**WHAT YOU SHOULD DO**
Examine each line of the data. Copy the line if it includes the word "parchment".

(Extracted data entries)
◆ ◆ ◆
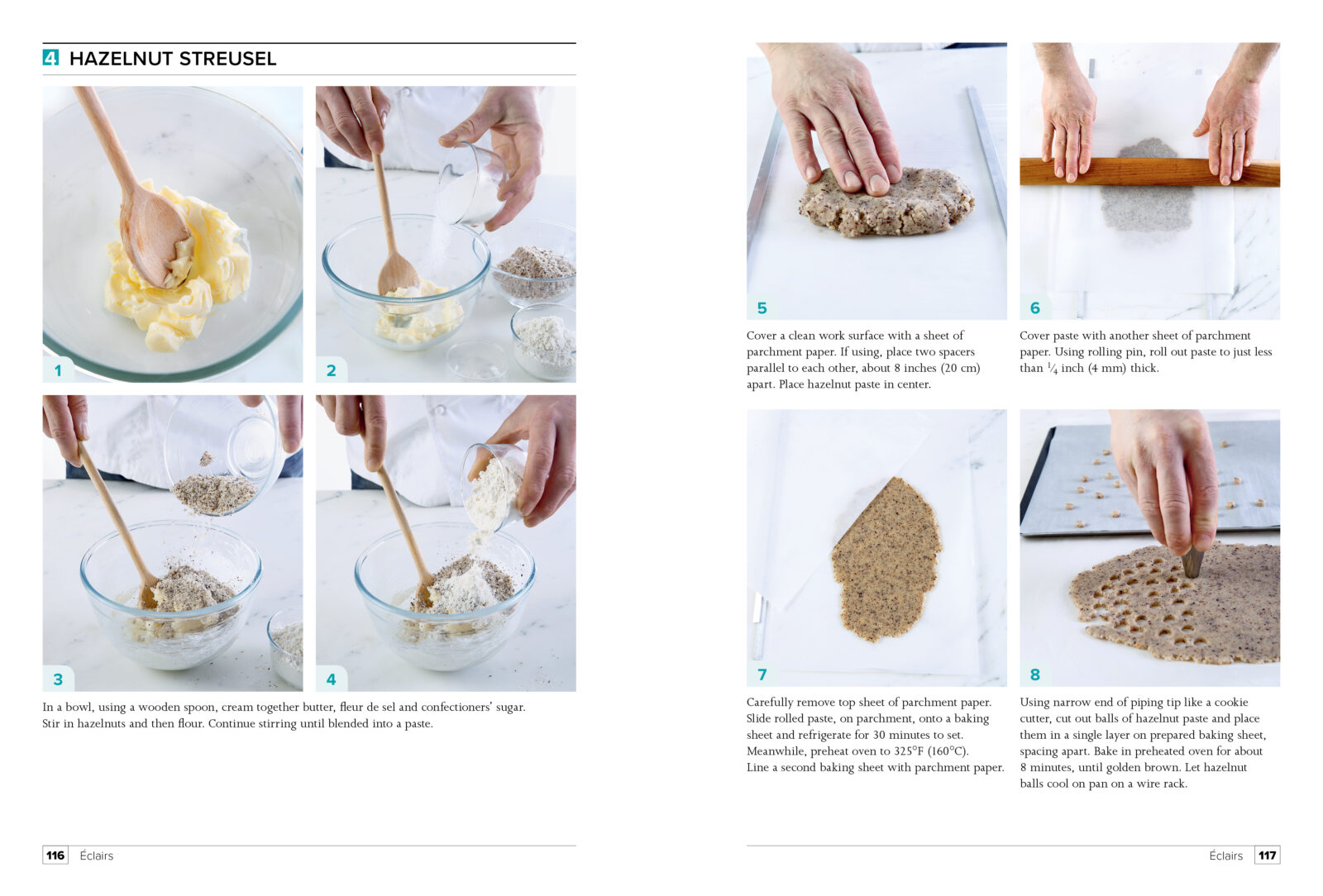 4 HAZELNUT STREUSEL

1

2

3

4

In a bowl, using a wooden spoon, cream together butter, fleur de sel and confectioners' sugar. Stir in hazelnuts and then flour. Continue stirring until blended into a paste.

116 Éclairs

5

Cover a clean work surface with a sheet of parchment paper. If using, place two spacers parallel to each other, about 8 inches (20 cm) apart. Place hazelnut paste in center.

6

Cover paste with another sheet of parchment paper. Using rolling pin, roll out paste to just less than $\frac{1}{4}$ inch (4 mm) thick.

7

Carefully remove top sheet of parchment paper. Slide rolled paste, on parchment, onto a baking sheet and refrigerate for 30 minutes to set. Meanwhile, preheat oven to 325°F (160°C). Line a second baking sheet with parchment paper.

8

Using narrow end of piping tip like a cookie cutter, cut out balls of hazelnut paste and place them in a single layer on prepared baking sheet, spacing apart. Bake in preheated oven for about 8 minutes, until golden brown. Let hazelnut balls cool on pan on a wire rack.

Éclairs 117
◆ ◆ ◆
**REPLY**
Cover a clean work surface with a sheet of parchment paper. If using, place two spacers parallel to each other, about 8 inches (20 cm) apart. Place hazelnut paste in center.
Cover paste with another sheet of parchment paper. Using rolling pin, roll out paste to just less than $\frac{1}{4}$ inch (4 mm) thick.
Carefully remove top sheet of parchment paper. Slide rolled paste, on parchment, onto a baking sheet and refrigerate for 30 minutes to set. Meanwhile, preheat oven to 325°F (160°C). Line a second baking sheet with parchment paper.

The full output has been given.